### WHAT YOU NEED TO DO
Quote the passage on value-added measures in higher education assessment in full, word for word.

### EXCERPT
==*==

Despite their occasional disclaimers, proponents of mandated assessment frequently desire quantifiable outcome data based on a comparison of students’ entrance and exit performance at a postsecondary institution, or their performance at entrance and at the beginning of the junior year, before their attention turns primarily to their work in the major. Our concerns are two: (a) whether the data, based on what are sometimes called “value-added” measures, realistically reflect the diverse structures of American higher education and the different kinds of student involvement in it; and (b) whether value-added measures are sound even in narrow quantitative terms.

==*==

### THE DATA
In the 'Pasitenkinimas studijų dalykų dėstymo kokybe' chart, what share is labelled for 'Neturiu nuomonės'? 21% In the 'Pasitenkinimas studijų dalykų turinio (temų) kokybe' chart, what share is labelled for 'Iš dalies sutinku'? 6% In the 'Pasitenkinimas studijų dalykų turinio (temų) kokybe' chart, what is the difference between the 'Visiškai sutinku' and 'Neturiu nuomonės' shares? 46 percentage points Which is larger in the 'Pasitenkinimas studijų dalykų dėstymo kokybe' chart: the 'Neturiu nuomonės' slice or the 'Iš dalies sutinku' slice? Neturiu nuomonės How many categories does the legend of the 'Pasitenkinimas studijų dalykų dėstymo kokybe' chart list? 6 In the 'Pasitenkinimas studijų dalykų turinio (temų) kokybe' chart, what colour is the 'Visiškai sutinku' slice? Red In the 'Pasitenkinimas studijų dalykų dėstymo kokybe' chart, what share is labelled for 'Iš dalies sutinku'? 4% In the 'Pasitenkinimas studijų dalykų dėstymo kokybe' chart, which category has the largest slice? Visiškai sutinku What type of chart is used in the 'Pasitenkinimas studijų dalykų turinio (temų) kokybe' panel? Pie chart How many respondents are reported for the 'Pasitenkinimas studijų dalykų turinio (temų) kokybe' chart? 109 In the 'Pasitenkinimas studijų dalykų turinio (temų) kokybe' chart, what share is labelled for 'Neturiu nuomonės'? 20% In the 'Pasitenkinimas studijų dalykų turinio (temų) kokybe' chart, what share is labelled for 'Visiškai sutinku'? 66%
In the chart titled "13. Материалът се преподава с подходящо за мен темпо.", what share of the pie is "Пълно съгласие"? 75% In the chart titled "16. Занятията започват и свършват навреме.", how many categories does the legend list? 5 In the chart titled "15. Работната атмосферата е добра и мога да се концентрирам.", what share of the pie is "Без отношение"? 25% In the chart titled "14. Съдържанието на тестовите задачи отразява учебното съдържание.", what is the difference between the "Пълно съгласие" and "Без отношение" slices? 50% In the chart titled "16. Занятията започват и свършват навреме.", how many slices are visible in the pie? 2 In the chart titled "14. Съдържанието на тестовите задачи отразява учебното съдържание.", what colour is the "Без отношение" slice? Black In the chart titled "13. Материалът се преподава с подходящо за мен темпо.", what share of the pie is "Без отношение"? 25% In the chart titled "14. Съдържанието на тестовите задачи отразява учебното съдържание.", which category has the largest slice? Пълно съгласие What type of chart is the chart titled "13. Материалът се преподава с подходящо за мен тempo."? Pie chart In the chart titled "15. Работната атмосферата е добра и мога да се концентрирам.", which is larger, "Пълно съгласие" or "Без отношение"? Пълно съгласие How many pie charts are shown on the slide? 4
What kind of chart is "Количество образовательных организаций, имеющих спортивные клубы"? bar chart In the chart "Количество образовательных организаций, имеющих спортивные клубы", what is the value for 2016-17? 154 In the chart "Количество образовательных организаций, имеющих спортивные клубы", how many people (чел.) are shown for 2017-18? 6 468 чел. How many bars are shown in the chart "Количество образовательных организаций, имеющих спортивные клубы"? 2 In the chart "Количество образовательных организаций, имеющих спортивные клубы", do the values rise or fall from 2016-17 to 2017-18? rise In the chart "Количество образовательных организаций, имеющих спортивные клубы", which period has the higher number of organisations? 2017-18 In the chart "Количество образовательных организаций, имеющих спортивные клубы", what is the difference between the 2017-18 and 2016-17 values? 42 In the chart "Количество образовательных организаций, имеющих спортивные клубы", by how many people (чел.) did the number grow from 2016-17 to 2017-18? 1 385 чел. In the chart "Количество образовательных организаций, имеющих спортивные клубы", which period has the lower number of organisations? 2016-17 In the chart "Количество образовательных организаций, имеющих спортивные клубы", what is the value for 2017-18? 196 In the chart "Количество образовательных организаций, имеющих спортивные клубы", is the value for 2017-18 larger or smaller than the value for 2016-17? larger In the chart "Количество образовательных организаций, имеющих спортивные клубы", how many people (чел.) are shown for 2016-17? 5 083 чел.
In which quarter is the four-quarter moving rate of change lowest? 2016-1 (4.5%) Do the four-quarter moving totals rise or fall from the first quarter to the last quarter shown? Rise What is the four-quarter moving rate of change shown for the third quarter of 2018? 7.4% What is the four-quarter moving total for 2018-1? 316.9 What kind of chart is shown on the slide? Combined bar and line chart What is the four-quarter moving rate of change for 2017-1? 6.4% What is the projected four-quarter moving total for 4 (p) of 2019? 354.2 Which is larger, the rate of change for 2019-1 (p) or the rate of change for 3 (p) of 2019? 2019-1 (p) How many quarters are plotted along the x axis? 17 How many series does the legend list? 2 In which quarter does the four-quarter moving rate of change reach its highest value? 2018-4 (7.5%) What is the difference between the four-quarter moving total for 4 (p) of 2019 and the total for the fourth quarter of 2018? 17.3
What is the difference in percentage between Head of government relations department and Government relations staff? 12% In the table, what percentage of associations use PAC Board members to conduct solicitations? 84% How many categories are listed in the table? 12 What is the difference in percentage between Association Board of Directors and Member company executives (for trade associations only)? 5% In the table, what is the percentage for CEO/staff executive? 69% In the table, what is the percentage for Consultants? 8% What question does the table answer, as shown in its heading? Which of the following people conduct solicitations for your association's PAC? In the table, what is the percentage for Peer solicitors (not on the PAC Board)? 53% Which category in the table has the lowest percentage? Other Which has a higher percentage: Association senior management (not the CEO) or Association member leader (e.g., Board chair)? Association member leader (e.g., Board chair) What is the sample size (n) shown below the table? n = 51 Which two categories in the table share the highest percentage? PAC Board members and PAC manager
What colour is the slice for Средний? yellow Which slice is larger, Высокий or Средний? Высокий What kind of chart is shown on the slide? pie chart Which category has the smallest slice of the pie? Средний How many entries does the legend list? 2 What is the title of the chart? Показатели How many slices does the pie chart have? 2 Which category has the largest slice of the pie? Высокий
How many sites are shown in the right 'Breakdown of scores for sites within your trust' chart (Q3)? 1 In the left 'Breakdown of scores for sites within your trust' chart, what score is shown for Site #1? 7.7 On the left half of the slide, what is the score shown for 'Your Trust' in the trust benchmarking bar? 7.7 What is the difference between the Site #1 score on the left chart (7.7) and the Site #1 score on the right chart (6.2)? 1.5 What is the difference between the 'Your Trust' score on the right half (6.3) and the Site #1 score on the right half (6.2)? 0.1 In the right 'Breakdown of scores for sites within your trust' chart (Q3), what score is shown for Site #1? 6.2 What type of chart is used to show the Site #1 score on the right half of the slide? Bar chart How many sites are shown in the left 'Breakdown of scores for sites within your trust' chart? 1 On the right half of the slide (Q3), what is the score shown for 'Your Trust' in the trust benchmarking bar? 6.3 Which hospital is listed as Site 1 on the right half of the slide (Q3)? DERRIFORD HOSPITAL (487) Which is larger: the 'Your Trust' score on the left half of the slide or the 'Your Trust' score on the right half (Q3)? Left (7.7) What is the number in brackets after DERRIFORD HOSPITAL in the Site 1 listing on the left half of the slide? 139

==*==

### OUTPUT OF THE TASK
Despite their occasional disclaimers, proponents of mandated assessment frequently desire quantifiable outcome data based on a comparison of students’ entrance and exit performance at a postsecondary institution, or their performance at entrance and at the beginning of the junior year, before their attention turns primarily to their work in the major. Our concerns are two: (a) whether the data, based on what are sometimes called “value-added” measures, realistically reflect the diverse structures of American higher education and the different kinds of student involvement in it; and (b) whether value-added measures are sound even in narrow quantitative terms.